Until the outbreak of the financial crisis in 2007, economists believed in an iron law: the volume growth of long term world trade would climb about twice as fast as global real gross domestic product. (Deutsche Bundesbank, January 2015). The so called elasticity of world trade to global growth was therefore about two. But since then, the rise of international trade has slowed noticeably, prompting economists around the world to speculate about the reasons. What’s most interesting isn’t the complex methodological and statistical questions about calculating real global gdp, or adjusting for purchasing power differences, but much more the possible cyclical or structural causes behind the slowdown.
Moderate short and medium term perspectives
Among cyclical factors is the disparate economic growth of individual countries and regions. Most striking of late has been the apparent tilt in growth towards industrialised countries – notably the US, Britain and to some extent the eurozone. Japan’s demographic challenges and high government debt make it a special case. By contrast, in the developing world – China and the raw materials exporting countries in particular – the slowdown has been prolonged.
What’s unclear is whether, considering high indebtedness and limited competitiveness – we are seeing a lasting decline in growth, or just a shorter term phenomenon. The economic challenges of recent refugee flows – distributed very unevenly by country and region – also play a part. And the immediate outlook will be affected by industrial countries’ differing monetary policies too.
On top of all that, it remains to be seen to what extent moving away from the ultra low interest rates of recent years may dampen growth. Normalising interest rates would also affect the ability of countries, companies and private citizens to service their debts. Monetary policy impacts exchange rates and global financial stability too. Based on all that, the signs are that world trade is likely to grow only moderately in the immediate and medium term future.
Long term uncertainty too
Among structural uncertainties is the possible rise in protectionism, the slower expansion of global value added production chains, and the rising trade in services. According to the 18th Global Trade Alert report of November 2015, countries have so far this year sought refuge in 539 measures hampering trade – twice as many as in 2009. At that time, the heads of state and government of the G20 leading industrial and developing nations praised free trade and committed themselves to protecting it. Similarly ominous for further liberalisation is the sluggish pace of the WTO’s long running Doha trade round.
Global value added production chains really came into their own in the 1990s, as developing countries became more integrated into world trade and exchanges of primary and intermediate products intensified. That has made international trade today more sensitive to demand shocks. Some normalisation may now be taking place after the hectic initial phase: both the IMF and the ECB reckon global production networks will develop more slowly in future.
By contrast with trade in goods, exchanges in services are much less integrated internationally. Although they account for about 70% of global output, they have only a one quarter share of world trade. Even in a region as economically developed as the eurozone, the share of cross border services has barely risen. (Deutsche Bundesbank, 2015).

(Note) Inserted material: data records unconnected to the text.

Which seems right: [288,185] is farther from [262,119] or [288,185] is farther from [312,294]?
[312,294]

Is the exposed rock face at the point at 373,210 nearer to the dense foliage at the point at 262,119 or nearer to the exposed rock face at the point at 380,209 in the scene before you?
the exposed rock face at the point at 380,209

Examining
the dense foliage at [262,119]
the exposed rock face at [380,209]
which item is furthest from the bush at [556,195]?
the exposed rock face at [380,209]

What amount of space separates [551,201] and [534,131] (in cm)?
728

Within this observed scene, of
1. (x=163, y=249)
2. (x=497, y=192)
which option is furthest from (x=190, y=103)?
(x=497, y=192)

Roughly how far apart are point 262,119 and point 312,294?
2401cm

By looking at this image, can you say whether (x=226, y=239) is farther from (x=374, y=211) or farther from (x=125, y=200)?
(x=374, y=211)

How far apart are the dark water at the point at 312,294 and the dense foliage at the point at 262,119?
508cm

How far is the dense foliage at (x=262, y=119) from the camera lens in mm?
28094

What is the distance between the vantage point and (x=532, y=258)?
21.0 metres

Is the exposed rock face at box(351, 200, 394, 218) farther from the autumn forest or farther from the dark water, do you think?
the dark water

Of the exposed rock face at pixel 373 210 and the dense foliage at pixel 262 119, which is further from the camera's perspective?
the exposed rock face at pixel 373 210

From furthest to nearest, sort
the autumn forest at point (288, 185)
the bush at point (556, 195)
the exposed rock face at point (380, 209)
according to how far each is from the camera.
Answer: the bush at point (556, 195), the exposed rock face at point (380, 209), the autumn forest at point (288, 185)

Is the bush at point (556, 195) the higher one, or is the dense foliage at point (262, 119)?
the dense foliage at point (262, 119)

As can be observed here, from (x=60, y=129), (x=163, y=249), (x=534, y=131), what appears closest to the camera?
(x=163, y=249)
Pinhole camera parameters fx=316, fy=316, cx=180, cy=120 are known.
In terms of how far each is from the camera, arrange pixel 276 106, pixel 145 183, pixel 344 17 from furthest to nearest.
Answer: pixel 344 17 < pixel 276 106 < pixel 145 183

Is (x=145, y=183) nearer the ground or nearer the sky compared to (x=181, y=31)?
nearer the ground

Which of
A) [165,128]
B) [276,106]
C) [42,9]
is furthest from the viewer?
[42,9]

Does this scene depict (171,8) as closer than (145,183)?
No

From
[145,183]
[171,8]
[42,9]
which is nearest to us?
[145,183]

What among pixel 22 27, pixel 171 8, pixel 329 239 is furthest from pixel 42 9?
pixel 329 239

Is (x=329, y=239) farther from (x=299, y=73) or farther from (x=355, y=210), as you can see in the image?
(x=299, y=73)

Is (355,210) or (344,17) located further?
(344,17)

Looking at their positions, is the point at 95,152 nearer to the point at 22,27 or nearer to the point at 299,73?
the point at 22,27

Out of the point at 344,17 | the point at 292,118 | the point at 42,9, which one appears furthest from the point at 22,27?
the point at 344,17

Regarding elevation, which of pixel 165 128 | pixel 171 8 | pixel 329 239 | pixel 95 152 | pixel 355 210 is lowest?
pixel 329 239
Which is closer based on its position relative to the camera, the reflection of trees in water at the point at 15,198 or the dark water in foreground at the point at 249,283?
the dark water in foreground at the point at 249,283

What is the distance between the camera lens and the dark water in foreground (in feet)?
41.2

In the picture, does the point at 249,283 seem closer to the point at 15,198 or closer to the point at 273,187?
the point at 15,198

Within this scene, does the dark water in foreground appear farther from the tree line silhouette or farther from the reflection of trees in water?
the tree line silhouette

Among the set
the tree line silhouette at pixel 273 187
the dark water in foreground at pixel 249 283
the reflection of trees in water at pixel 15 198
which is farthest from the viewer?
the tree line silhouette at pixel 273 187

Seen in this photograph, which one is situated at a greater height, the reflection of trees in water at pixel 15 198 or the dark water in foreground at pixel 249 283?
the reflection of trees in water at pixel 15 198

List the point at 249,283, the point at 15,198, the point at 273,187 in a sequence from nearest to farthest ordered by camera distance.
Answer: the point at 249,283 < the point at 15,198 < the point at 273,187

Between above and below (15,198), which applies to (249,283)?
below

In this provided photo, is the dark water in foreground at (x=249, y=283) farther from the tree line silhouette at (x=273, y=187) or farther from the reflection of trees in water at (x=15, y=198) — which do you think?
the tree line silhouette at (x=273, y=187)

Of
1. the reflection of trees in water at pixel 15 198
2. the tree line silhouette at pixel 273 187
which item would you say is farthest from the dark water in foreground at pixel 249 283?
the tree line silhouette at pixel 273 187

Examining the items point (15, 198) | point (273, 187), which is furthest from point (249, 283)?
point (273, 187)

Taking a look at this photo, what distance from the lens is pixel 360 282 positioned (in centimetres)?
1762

All these developments and indicators give strong grounds to question the former dependable premise that world trade would continue growing steadily. Its elasticity in relation to production will become less stable (Sachverständigenrat, 2015). And should the concept of a more general “secular stagnation” be true, as some prominent US economists foresee, world trade would really find itself at a turning point.
Consequences for Switzerland
What does this all mean for Switzerland? The country needs to adjust much more quickly to a constantly changing, ever more complex and uncertain world than people currently believe. That will require a mix of policies geared to creating and ensuring a first class business location, allowing at least domestic stability.